Output only the lines below from the one containing "Young present vote fraction: 0%." to the one containing "scientific name: Papio cynocephalus", exactly as written, both ends kept.

Supplied material -
- - - - -
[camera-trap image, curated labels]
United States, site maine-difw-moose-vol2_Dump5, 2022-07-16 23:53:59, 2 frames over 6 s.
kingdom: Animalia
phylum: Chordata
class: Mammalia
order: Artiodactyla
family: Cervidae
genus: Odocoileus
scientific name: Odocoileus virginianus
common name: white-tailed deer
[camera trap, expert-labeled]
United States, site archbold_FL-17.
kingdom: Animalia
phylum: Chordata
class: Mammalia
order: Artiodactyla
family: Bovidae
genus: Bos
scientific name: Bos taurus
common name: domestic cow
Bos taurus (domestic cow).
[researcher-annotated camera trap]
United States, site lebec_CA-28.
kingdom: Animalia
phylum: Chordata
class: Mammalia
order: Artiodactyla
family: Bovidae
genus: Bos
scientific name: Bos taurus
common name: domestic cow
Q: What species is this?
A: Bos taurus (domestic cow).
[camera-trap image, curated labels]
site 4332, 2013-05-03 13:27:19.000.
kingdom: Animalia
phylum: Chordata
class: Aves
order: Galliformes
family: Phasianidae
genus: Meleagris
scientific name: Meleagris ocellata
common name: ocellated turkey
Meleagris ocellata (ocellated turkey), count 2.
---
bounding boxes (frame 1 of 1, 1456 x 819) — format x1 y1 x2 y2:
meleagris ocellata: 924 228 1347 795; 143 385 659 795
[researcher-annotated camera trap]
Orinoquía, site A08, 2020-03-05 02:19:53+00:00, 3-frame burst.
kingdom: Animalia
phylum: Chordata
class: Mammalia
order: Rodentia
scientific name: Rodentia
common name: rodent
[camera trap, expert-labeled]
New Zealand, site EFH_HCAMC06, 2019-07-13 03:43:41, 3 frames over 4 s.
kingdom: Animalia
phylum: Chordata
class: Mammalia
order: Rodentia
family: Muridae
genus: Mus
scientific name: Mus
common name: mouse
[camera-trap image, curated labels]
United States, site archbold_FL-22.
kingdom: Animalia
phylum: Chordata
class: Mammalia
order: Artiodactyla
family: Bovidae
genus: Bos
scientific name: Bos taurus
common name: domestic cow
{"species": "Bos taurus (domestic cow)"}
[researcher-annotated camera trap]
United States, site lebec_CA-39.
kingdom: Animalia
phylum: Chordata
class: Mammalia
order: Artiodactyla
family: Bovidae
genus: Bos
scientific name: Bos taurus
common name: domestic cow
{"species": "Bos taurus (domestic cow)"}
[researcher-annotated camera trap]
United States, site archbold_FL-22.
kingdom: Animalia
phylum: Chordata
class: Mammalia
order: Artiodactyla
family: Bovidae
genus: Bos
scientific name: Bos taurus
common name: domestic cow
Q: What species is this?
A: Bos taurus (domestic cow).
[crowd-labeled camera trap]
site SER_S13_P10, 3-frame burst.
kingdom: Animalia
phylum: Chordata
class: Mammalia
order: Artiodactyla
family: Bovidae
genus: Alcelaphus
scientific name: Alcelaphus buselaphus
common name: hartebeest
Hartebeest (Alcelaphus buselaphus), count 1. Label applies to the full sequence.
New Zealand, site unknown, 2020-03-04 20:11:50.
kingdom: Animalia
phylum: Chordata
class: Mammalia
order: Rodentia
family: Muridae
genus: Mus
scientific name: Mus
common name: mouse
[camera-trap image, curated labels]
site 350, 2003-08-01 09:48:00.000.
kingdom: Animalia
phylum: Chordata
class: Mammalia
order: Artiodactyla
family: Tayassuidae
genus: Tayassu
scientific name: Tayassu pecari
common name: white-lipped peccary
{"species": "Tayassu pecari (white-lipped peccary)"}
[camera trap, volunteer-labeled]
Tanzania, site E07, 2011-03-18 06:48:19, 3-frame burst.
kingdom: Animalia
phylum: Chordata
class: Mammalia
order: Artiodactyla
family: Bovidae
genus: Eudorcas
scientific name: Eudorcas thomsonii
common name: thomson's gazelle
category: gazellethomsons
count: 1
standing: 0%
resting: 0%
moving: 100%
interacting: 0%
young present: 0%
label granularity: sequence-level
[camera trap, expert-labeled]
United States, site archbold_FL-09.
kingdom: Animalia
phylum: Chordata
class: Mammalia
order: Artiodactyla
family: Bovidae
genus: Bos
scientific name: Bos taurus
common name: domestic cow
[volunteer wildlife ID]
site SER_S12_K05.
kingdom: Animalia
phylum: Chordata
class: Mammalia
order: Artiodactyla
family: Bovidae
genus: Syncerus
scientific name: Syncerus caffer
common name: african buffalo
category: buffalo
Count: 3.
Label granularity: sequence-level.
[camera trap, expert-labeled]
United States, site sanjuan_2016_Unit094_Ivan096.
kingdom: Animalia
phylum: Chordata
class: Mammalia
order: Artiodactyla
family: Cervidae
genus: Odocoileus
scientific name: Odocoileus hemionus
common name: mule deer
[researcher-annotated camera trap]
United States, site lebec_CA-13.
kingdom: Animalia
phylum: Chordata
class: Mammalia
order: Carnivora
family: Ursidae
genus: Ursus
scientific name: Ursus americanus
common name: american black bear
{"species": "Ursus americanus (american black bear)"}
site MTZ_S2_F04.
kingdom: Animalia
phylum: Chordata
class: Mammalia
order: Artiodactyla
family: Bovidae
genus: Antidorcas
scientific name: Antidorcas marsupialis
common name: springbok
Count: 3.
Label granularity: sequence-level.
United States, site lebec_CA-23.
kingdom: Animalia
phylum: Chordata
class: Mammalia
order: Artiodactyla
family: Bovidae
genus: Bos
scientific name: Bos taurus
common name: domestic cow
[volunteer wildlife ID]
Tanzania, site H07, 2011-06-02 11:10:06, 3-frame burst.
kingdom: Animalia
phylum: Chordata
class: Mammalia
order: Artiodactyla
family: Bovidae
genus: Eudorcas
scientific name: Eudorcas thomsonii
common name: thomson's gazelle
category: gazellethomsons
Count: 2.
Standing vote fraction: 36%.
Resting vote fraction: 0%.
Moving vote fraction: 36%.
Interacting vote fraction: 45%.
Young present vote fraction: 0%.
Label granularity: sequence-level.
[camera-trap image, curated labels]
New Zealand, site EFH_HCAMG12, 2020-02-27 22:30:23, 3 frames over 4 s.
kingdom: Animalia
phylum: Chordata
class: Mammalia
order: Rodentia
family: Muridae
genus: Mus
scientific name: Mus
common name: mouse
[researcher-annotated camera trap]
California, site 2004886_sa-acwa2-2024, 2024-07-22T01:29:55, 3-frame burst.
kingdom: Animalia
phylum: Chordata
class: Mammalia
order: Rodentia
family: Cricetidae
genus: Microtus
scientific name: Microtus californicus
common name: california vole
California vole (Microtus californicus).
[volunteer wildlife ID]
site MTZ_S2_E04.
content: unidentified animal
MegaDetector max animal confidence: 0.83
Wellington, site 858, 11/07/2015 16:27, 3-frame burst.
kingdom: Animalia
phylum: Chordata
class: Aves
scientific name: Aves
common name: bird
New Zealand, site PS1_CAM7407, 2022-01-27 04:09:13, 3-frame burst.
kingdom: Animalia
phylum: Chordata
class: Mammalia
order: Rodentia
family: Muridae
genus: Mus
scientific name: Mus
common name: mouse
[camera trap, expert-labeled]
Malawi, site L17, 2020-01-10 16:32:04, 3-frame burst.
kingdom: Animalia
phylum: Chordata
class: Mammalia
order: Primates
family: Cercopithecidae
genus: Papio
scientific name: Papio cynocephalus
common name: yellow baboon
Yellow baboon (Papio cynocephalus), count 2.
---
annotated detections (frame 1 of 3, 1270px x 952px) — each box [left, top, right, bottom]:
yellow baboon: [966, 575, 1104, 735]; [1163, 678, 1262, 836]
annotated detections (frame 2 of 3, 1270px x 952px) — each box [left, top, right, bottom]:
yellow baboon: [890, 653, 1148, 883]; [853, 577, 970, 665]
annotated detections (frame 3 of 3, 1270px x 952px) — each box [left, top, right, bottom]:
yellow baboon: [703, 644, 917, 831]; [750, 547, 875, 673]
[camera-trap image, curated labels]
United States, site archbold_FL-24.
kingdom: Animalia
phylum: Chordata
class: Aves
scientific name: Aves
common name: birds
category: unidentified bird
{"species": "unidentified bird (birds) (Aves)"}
- - - - -
Output -
Young present vote fraction: 0%.
Label granularity: sequence-level.
[camera-trap image, curated labels]
New Zealand, site EFH_HCAMG12, 2020-02-27 22:30:23, 3 frames over 4 s.
kingdom: Animalia
phylum: Chordata
class: Mammalia
order: Rodentia
family: Muridae
genus: Mus
scientific name: Mus
common name: mouse
[researcher-annotated camera trap]
California, site 2004886_sa-acwa2-2024, 2024-07-22T01:29:55, 3-frame burst.
kingdom: Animalia
phylum: Chordata
class: Mammalia
order: Rodentia
family: Cricetidae
genus: Microtus
scientific name: Microtus californicus
common name: california vole
California vole (Microtus californicus).
[volunteer wildlife ID]
site MTZ_S2_E04.
content: unidentified animal
MegaDetector max animal confidence: 0.83
Wellington, site 858, 11/07/2015 16:27, 3-frame burst.
kingdom: Animalia
phylum: Chordata
class: Aves
scientific name: Aves
common name: bird
New Zealand, site PS1_CAM7407, 2022-01-27 04:09:13, 3-frame burst.
kingdom: Animalia
phylum: Chordata
class: Mammalia
order: Rodentia
family: Muridae
genus: Mus
scientific name: Mus
common name: mouse
[camera trap, expert-labeled]
Malawi, site L17, 2020-01-10 16:32:04, 3-frame burst.
kingdom: Animalia
phylum: Chordata
class: Mammalia
order: Primates
family: Cercopithecidae
genus: Papio
scientific name: Papio cynocephalus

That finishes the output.